> [Provided passage]
⟨
Offline deployment pretrained of models

ark202 · May 21, 2024, 4:25am

OpenSearch 2.12.0 :

Attempting to deploy the pretrained models on a server which has no internet access:
Model being deployed https://artifacts.opensearch.org/models/ml-models/huggingface/sentence-transformers/all-distilroberta-v1/1.0.1/torch_script/sentence-transformers_all-distilroberta-v1-1.0.1-torch_script.zip

Followed the below steps as mentioned in the Set up an ML language model doc

Prerequisite settings

PUT _cluster/settings
{
  "persistent": {
    "plugins": {
      "ml_commons": {
        "only_run_on_ml_node": "true",
        "model_access_control_enabled": "true",
        "native_memory_threshold": "99",
        "allow_registering_model_via_url": "true"
      }
    }
  }
}

Register a model group

POST /_plugins/_ml/model_groups/_register
{
  "name": "ml_model_group_sentence_transformers",
  "description": "A model group for sentence transformer",
  "access_mode": "public"
}

Check model group

GET _plugins/_ml/model_groups/jFICf48BvNyDZcmaRMm1

{
  "name": "ml_model_group_sentence_transformers",
  "latest_version": 12,
  "description": "A model group for sentence transformer",
  "owner": {
    "name": "admin",
    "backend_roles": [
      "admin"
    ],
    "roles": [
      "own_index",
      "all_access"
    ],
    "custom_attribute_names": [],
    "user_requested_tenant": "admin_tenant"
  },
  "access": "public",
  "created_time": 1715822806196,
  "last_updated_time": 1716260811689
}

Register a model.

POST /_plugins/_ml/models/_register
{
  "name": "huggingface/sentence-transformers/all-distilroberta-v1",
  "version": "1.0.1",
  "model_group_id": "IE5fX48BvNyDZcmaO4Wy",
  "model_format": "TORCH_SCRIPT"
⟩
> [Given information]
⟨
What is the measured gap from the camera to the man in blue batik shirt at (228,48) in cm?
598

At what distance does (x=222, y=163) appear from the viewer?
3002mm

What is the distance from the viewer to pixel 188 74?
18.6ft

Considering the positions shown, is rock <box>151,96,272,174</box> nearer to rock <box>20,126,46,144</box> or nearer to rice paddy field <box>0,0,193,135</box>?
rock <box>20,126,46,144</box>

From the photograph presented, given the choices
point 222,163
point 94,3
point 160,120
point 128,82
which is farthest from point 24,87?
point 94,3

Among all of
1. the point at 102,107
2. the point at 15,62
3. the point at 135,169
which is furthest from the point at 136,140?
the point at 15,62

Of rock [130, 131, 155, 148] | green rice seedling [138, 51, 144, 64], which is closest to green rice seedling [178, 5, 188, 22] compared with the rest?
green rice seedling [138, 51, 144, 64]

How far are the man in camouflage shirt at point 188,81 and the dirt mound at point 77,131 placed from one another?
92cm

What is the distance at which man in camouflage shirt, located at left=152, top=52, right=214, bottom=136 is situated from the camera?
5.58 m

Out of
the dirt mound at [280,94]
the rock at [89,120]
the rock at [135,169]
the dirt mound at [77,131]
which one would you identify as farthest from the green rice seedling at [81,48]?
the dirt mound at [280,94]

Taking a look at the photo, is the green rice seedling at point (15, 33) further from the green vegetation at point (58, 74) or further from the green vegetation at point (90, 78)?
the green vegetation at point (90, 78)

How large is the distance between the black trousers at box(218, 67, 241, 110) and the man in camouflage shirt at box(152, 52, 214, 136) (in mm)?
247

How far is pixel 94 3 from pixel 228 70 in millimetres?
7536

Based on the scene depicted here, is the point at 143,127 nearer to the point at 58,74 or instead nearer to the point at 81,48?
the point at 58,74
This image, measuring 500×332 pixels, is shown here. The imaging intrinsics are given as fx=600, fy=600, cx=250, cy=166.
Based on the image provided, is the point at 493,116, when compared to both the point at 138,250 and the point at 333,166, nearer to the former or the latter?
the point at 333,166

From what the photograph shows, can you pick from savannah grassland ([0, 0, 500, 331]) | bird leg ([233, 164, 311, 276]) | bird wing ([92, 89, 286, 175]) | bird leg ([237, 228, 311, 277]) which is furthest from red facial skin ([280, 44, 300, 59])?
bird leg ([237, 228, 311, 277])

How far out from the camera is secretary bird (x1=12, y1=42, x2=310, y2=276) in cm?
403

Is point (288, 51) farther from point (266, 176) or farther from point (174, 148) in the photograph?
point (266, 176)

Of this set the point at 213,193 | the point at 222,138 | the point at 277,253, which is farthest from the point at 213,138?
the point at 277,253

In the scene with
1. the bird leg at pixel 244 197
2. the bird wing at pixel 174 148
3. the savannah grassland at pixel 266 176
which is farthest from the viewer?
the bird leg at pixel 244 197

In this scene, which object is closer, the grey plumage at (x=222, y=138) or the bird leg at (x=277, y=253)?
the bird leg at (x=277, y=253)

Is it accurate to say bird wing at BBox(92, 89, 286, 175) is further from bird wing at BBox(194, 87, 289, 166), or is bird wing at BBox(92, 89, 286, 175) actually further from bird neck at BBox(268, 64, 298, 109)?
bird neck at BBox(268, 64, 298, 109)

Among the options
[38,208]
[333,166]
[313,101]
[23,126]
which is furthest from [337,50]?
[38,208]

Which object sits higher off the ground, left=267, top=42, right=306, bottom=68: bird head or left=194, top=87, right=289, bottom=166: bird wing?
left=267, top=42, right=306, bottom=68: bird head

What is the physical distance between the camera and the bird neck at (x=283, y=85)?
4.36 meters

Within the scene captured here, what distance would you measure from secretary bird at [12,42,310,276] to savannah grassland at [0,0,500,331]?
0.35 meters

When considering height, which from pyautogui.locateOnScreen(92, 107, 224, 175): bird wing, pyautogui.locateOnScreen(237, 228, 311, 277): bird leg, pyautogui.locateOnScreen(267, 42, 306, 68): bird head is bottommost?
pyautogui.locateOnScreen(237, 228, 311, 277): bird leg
⟩
> [Aim]
List every setting that the forum thread on offline model deployment sets under "ml_commons" in its prerequisite settings, along with the value given for each. The records are not needed for the task.

> [The completed task]
- only_run_on_ml_node: "true"
- model_access_control_enabled: "true"
- native_memory_threshold: "99"
- allow_registering_model_via_url: "true"